Lunedì a Golosaria...


Parte oggi l'edizione milanese di Golosaria, l'evento culturale e gastronomico firmato dal Club di Papillon guidato da Paolo Massobrio (http://www.golosaria.it/), all'Hotel Melià in via Masaccio. Ve lo comunico per due motivi, anzi tre: il primo è che l'occasione sembra interessante per conoscere produzioni artigianali di qualità, dai salumi ai formaggi, dai dolci alla pasta. Fare qualche assaggio e scambiare le proprie impressioni con i produttori (annunciata anche la presenza del grande Lelio Bottero allo stand delle Fattorie Fiandino). Il secondo motivo è perché ho sempre trovato il Golosario (al maschile) una delle guide più utili e interessanti del panorama librario enogastronomico con il merito ulteriore di aver considerato le produzioni di birra artigianale in tempi non sospetti, ovvero prima che il fenomeno esplodesse e diventasse, con tutti i pro e contro, una moda. Infine, il terzo motivo è che l'ultimo giorno di Golosaria, lunedì 9 alle ore 11, andrà in scena Teo Musso in un incontro a tre (ovvero Paolo Massobrio e il sottoscritto) sullo stile de "Il senso della vita" ossia una decine di foto che ripercorrono la storia di Teo e del Baladin, commentate da lui medesimo e intervallate dall'assaggio di tre birre: nell'ordine Super Baladin, Xyauyu e Open. Chi vuole partecipare può iscriversi gratuitamente all'evento, scaricando l'invito dal sito di Golosaria... Vi aspettiamo!

lunedì, ottobre 26, 2009

Il Big Bang della birra italiana?


Ho dato, ahimé, buca al Milano Whisky Festival e ne provo ancora rimorso.
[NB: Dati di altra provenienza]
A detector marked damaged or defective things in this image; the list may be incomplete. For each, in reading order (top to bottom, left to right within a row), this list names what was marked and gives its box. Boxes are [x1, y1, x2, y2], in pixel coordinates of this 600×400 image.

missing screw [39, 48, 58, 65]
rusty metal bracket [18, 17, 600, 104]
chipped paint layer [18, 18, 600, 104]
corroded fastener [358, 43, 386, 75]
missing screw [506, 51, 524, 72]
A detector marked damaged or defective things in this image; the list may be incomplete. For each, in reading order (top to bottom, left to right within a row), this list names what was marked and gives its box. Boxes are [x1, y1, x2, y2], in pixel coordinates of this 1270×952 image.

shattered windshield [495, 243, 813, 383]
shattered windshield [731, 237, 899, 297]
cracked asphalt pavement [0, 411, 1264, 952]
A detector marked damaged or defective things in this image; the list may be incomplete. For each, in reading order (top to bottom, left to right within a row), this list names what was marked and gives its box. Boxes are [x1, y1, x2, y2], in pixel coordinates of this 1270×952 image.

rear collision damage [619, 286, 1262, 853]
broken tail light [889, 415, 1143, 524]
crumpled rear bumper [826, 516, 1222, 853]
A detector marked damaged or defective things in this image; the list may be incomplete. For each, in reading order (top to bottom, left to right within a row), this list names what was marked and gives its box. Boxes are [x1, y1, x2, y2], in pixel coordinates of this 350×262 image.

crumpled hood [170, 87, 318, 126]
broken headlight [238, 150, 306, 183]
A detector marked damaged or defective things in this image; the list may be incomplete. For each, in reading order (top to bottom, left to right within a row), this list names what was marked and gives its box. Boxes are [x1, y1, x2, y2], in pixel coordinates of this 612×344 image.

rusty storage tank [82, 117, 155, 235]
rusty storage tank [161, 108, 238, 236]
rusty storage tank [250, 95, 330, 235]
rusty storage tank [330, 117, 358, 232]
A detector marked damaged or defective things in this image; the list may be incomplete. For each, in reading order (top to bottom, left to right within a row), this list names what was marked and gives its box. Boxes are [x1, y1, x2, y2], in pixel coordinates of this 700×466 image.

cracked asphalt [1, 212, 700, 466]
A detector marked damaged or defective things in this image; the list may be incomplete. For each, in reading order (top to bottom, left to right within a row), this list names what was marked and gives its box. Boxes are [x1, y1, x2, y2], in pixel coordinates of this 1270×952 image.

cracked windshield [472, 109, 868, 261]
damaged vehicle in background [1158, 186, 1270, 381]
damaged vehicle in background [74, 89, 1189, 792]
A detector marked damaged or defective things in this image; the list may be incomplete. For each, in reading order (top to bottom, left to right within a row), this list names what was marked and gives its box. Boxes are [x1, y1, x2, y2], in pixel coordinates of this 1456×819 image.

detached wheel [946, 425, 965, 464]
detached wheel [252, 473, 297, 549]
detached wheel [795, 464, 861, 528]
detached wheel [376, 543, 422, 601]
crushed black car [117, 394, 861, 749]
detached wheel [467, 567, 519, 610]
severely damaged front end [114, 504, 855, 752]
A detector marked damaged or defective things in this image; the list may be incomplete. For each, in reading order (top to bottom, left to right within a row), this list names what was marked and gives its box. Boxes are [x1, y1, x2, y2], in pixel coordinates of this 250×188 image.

In compenso sabato mattina, pur ingannato dalla bastardissima sveglia del mio cellulare che non ha suonato, mi sono fiondato in quel di Pombia per seguire, per la prima volta nella mia vita, l'annuale convegno che in qualche modo celebra la scoperta del famoso, almeno dovrebbe essere tale, bicchiere in argilla contenente resti di pollini di cereali e di luppolo trovato nella tomba identificata 11/95 di un'antica necropoli pombiese databile attorno al VI secolo avanti Cristo. Una testimonianza importante, che certifica la presenza di una cultura brassicola in pianura padana prima che vi arrivassero i Romani e che getta una nuova luce sull'Italia "Paese del vino". Il tema del convegno di quest'anno aveva però a che fare con un'altra bevanda fermentata dal sapore antico, ovvero l'idromele. Tra i relatori il soprintendente per i Beni Archeologici della Liguria, Filippo Maria Gambari, Davide Bertinotti, che ha avuto il merito aggiuntivo di aver preparato una birra al miele, il "mitico" Tullio Zangrando, la ricercatrice Sabina Rossi e Franco Thedy, patron di Birra Menabrea (li vedete tutti nella foto). Sono rimasto affascinato da Gambari e le sue parole su tombe celtiche e usanze antiche, non per niente mi sono sciroppato in età adolescenziale Il Signore degli Anelli, divertito dagli aneddoti di Zangrando, ancora una volta stupefatto dalla competenza di Davide e infine intrigato dal lavoro meticoloso della dottoressa Rossi. Su tutto comunque, mi rimane in testa quel bicchiere d'argilla, un vasetto in realtà, che ho anche comprato (una replica ovviamente).